I agree with O_and_O you can reduce it to internet standards 72 DPI or keep a larger format, say for printing.


----------



## LONGHAIR (Jun 11, 2002)

O_and_O is right, the only place I've seen "opitimize" is in an animation program. It is used to reduce the size of the file while keeping the outward appearance the same. Mine is adjustable as far as the "quality/file size" issue goes. If you "over do it" you can see the difference. At the highest quality level most of what happens is a slight reduction of color depth and removal of duplicate frames. If the image is a simple graphic w/o complicated shade/shadows, etc the difference will be minimal. (there isn't much for the program to do to it) If the image is more "photo-realistic" you will notice a greater quality difference.

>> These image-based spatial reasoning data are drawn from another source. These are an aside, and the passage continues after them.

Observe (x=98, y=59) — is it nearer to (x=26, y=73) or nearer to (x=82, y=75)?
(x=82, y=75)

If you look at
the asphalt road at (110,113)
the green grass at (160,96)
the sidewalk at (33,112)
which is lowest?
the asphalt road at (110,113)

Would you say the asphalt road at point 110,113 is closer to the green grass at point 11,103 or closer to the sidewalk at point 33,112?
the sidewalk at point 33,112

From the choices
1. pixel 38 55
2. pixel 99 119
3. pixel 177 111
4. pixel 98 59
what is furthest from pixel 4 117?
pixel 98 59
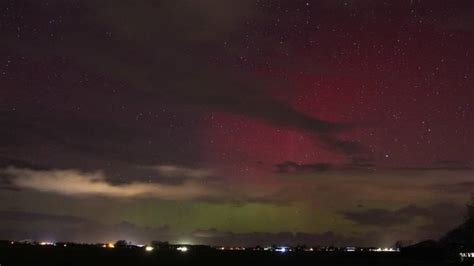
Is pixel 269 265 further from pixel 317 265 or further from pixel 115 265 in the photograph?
pixel 115 265

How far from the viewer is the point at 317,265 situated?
627ft

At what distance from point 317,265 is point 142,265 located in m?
56.5

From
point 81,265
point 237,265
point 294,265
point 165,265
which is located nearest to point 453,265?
point 294,265

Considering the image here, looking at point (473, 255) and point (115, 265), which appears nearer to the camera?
point (115, 265)

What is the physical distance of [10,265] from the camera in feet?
437

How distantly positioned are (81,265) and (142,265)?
69.7ft

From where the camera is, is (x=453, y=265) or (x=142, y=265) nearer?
(x=453, y=265)

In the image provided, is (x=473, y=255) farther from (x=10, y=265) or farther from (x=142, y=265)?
(x=10, y=265)

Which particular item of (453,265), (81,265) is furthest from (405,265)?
(81,265)

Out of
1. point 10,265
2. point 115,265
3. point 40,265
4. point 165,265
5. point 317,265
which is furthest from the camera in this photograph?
point 317,265

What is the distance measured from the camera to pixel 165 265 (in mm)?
179250

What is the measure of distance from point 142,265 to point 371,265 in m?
71.5

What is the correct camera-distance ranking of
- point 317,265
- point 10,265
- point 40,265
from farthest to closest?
1. point 317,265
2. point 40,265
3. point 10,265

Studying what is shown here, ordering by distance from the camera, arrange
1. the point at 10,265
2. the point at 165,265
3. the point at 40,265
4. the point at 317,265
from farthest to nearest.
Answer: the point at 317,265 → the point at 165,265 → the point at 40,265 → the point at 10,265
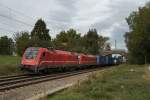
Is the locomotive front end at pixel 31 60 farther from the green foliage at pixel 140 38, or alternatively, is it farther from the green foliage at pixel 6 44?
the green foliage at pixel 6 44

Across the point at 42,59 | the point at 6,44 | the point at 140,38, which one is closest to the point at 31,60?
the point at 42,59

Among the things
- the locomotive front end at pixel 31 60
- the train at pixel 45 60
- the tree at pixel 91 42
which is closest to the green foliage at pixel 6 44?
the tree at pixel 91 42

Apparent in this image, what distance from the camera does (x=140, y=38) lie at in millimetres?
69375

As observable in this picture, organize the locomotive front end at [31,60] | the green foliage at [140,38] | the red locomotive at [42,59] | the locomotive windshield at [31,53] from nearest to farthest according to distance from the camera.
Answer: the locomotive front end at [31,60] → the red locomotive at [42,59] → the locomotive windshield at [31,53] → the green foliage at [140,38]

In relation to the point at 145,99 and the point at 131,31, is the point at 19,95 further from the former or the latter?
the point at 131,31

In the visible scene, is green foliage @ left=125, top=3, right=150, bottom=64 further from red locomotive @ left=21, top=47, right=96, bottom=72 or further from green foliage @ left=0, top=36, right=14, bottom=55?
green foliage @ left=0, top=36, right=14, bottom=55

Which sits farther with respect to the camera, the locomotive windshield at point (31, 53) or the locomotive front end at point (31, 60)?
the locomotive windshield at point (31, 53)

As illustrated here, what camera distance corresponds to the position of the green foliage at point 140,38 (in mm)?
69562

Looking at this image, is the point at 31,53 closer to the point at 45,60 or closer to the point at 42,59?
the point at 42,59

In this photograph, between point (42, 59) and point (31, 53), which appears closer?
point (42, 59)

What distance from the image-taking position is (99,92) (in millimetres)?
15289

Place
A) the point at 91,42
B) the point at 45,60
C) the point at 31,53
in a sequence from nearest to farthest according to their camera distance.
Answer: the point at 31,53 < the point at 45,60 < the point at 91,42

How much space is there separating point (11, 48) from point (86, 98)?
118 meters

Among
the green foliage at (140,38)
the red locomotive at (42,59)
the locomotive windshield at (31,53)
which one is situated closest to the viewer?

Here is an example of what happens:
The cup on the left is a photo converted to .gif,which reduces the quality some itself. It contains 255 as it is now. When optimized to the smallest file size (in my program) it only has 31 colors. You can see the jaggedness and even complete color loss/change that occurs when you cut down the number of different colors available. I put the 2 pics together as one image for the demonstration. The first thing you notice is that the pure white background was one of the colors eliminated. 
I probably just went a lot deeper than you wanted .........but oh well, at least you can see the difference now.


----------